During penetration tests on the external infrastructure of a public administration body, very serious flaws were found that led to several servers being completely compromised. In certain cases, we managed to identify several vulnerabilities, specifically - missing security patches, weak password policies and not adhering to best practices.
The company allowed its employees to connect remotely using an SSL VPN. However, the version of the remote access technology used was not the latest version and therefore did not contain updates to fix critical bugs/vulnerabilities. One of them was the possibility of unauthorized access to sensitive information - listings of usernames and passwords in a legible form. Because the technology was linked to an Active Directory / LDAP, it concerned domain users and their passwords.

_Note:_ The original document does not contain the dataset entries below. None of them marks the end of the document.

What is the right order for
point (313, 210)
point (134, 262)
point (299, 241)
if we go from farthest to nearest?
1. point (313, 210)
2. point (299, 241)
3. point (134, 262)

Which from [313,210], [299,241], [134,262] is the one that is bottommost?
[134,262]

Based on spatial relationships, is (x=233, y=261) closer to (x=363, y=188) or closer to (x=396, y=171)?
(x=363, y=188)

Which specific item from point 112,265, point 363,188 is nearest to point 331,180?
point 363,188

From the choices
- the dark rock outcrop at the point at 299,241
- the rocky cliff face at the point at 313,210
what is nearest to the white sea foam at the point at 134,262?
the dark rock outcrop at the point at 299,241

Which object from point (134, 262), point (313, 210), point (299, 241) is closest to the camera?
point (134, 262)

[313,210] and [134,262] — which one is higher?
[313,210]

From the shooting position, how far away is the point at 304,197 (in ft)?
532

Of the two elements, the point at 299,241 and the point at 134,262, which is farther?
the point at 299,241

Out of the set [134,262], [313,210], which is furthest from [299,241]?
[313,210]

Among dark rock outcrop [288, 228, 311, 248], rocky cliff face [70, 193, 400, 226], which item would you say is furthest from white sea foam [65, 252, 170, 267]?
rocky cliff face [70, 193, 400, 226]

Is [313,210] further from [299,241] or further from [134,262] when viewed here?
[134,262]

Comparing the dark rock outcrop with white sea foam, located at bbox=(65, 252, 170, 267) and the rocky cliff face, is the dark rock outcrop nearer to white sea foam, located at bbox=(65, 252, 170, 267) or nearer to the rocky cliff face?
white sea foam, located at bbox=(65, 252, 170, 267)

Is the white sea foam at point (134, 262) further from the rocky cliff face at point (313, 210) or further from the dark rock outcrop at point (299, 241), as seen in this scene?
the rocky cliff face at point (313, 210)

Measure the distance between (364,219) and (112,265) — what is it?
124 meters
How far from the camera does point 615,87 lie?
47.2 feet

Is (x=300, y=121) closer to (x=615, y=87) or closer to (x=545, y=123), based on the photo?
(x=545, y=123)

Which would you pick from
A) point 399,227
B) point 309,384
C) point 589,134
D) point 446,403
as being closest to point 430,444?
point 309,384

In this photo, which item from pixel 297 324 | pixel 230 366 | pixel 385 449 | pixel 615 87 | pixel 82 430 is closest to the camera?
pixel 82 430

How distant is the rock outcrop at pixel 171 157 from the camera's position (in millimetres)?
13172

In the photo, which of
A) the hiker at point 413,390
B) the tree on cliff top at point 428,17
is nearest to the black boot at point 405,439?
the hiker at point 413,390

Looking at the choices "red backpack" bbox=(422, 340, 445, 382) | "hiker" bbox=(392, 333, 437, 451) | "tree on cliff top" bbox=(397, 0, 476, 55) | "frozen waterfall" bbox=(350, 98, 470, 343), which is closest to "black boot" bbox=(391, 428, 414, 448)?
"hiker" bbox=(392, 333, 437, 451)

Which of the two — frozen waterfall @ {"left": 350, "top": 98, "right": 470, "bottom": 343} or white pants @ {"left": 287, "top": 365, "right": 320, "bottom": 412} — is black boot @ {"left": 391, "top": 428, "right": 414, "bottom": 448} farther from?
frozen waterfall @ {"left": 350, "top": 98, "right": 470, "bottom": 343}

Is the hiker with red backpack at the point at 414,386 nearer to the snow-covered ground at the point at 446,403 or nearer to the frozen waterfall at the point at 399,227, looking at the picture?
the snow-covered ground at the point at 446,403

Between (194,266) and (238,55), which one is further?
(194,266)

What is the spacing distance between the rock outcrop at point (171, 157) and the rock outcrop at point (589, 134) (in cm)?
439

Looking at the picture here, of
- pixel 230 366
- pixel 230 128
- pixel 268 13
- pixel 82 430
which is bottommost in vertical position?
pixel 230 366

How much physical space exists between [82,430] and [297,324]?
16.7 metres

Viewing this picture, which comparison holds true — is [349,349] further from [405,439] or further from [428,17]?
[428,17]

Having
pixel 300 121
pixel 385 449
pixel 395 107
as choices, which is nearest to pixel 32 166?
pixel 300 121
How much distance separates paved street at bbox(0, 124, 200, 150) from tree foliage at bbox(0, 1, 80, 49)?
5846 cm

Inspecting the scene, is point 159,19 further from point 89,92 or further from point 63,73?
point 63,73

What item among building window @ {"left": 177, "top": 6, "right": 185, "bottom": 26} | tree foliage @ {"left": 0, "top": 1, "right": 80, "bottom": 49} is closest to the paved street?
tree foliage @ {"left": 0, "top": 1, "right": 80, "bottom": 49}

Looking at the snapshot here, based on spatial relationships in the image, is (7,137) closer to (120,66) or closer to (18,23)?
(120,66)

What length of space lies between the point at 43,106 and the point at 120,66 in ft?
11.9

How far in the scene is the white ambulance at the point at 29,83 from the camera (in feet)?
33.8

Under the identity of an arbitrary user, it was possible to log into the SSL VPN and subsequently connect to an employee's dedicated machine - thus, among other things, the attacker gained unauthorized access directly to the internal network, could compromise the computer of any user, move around and attack further in the internal network, etc.
Another critical vulnerability found was again related to missing updates, in this case to the e mail server. The web interface of the email server contained a deserialization vulnerability that allowed code to be run remotely at the operating system level. However, a successful attack required the login data of a legitimate domain user - as mentioned, we already had those at our disposal. Thus, a potential attacker could have completely compromised the email server because the service was running under the highest privileges.
The last critical vulnerability was an error in the validation of user inputs to the web application used as a "HelpDesk". The application had access to the Internet, however, it was secured by an authentication form and only selected users (administrators) had access to the application from the Internet. It was just a question of time to find the right user (using the vulnerability from the SSL VPN). After gaining unauthorized access, a very serious vulnerability was found quite quickly - SQL Injection, where a malicious SQL statement is inserted and executed by the database machine. The attacker would thus be able to obtain all the data in the database, as well as completely compromise the database server and gain access to the internal infrastructure.
Thanks to running tests of the external infrastructure in time, the public administration organ could fix the vulnerabilities we found and secure its perimeter from the interests of a real attacker.